→ **Exercise details**
Without copying any picture, transcribe exactly the lines of the data below from the one containing "皇马和巴萨历史上有几次交战多少次?" through the one containing "WCAG 2.0 (Web".

→ **Material for this exercise**
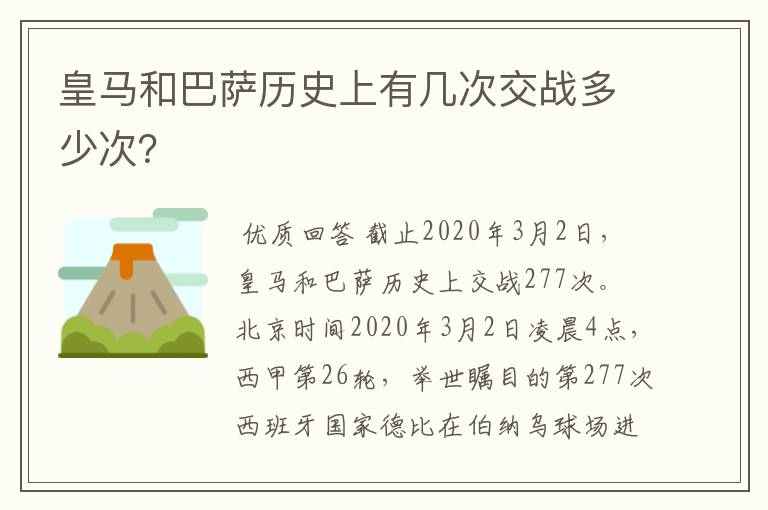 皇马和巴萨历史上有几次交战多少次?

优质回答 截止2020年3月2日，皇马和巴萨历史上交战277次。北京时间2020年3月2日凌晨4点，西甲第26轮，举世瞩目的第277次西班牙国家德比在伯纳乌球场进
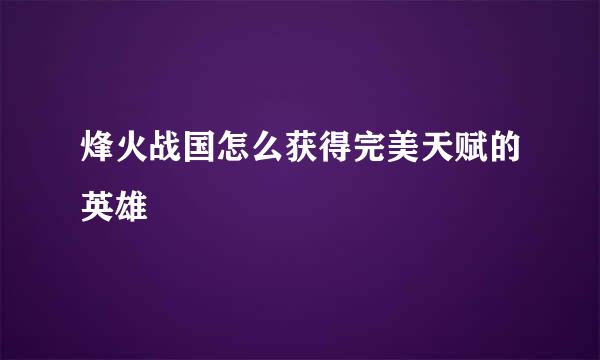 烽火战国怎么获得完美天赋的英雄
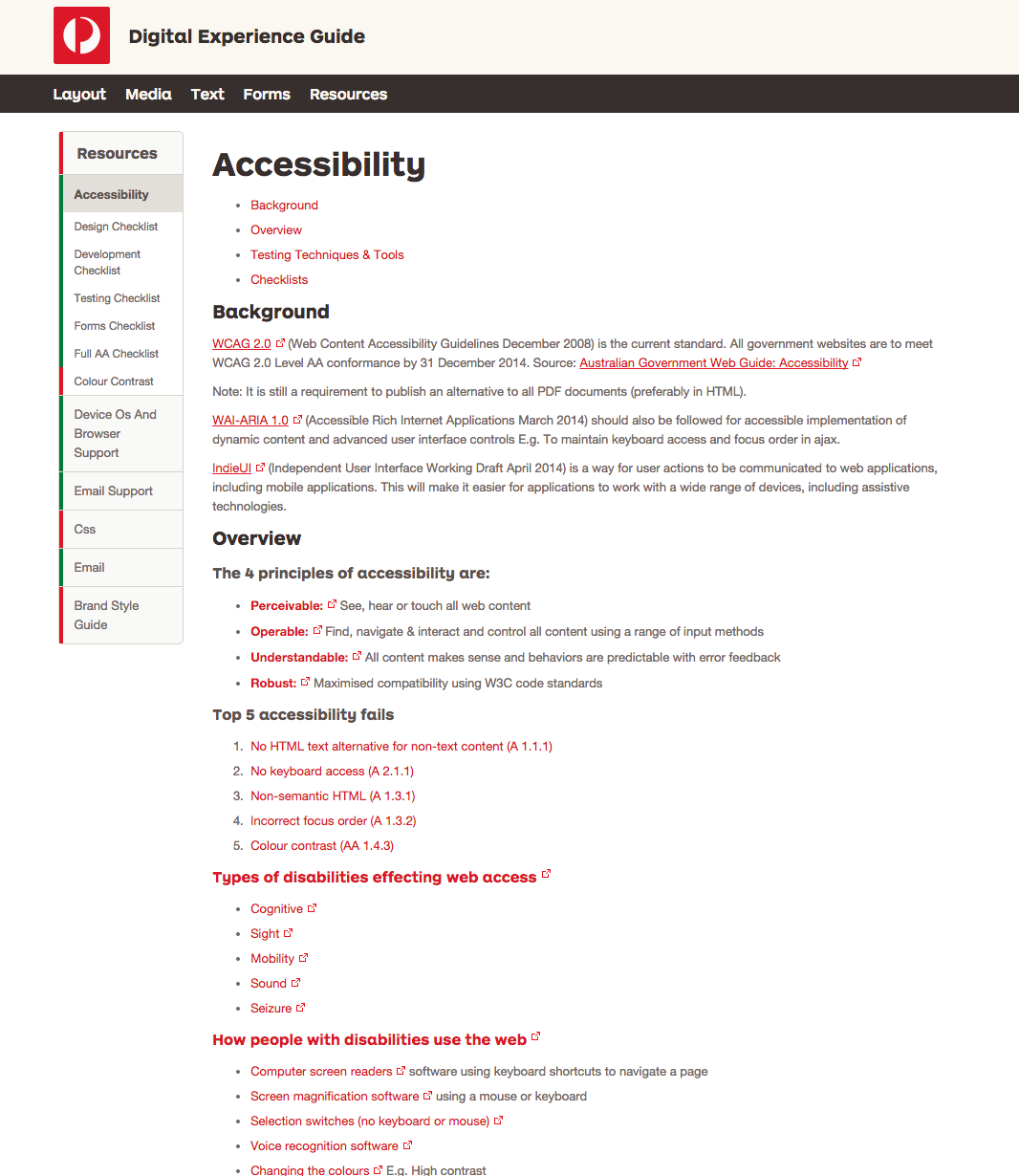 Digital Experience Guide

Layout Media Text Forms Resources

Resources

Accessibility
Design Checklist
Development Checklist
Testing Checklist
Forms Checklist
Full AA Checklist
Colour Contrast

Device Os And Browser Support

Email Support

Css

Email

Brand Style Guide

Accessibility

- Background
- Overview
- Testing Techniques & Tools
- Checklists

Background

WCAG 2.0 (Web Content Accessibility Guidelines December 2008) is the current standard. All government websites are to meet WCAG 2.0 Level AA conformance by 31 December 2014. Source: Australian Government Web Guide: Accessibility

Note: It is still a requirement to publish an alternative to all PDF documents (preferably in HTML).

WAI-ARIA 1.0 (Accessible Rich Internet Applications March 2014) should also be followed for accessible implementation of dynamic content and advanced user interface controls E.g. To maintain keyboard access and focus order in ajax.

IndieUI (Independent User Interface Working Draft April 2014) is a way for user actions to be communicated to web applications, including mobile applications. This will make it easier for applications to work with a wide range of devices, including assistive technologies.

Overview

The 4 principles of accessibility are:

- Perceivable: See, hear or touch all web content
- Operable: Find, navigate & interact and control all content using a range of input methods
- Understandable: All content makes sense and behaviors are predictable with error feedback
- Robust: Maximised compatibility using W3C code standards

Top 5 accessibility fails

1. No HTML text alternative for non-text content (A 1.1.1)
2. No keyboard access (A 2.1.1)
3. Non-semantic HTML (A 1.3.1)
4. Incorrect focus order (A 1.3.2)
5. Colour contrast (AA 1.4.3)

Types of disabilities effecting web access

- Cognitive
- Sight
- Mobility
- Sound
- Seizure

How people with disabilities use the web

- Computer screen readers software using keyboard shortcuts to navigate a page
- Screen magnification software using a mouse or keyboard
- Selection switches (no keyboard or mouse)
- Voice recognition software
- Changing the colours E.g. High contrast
==
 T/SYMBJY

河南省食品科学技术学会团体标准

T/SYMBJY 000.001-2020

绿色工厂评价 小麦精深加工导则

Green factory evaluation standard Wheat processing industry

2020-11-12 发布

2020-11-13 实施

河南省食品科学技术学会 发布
---
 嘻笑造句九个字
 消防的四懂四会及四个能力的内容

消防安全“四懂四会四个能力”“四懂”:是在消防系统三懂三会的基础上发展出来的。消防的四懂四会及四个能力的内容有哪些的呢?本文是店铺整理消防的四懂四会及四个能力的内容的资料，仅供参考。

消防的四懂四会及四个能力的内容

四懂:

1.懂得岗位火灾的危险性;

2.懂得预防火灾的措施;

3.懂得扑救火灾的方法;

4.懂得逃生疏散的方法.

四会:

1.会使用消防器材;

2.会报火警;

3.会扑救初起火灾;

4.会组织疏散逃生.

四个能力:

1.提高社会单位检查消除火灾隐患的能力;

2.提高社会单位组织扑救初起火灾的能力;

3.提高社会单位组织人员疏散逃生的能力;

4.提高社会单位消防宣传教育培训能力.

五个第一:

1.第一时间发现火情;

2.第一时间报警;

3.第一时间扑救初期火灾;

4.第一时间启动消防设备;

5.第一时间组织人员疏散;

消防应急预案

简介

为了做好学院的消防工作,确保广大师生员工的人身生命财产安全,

→ **Task result**
 皇马和巴萨历史上有几次交战多少次?

优质回答 截止2020年3月2日，皇马和巴萨历史上交战277次。北京时间2020年3月2日凌晨4点，西甲第26轮，举世瞩目的第277次西班牙国家德比在伯纳乌球场进
 烽火战国怎么获得完美天赋的英雄
 Digital Experience Guide

Layout Media Text Forms Resources

Resources

Accessibility
Design Checklist
Development Checklist
Testing Checklist
Forms Checklist
Full AA Checklist
Colour Contrast

Device Os And Browser Support

Email Support

Css

Email

Brand Style Guide

Accessibility

- Background
- Overview
- Testing Techniques & Tools
- Checklists

Background

WCAG 2.0 (Web Content Accessibility Guidelines December 2008) is the current standard. All government websites are to meet WCAG 2.0 Level AA conformance by 31 December 2014. Source: Australian Government Web Guide: Accessibility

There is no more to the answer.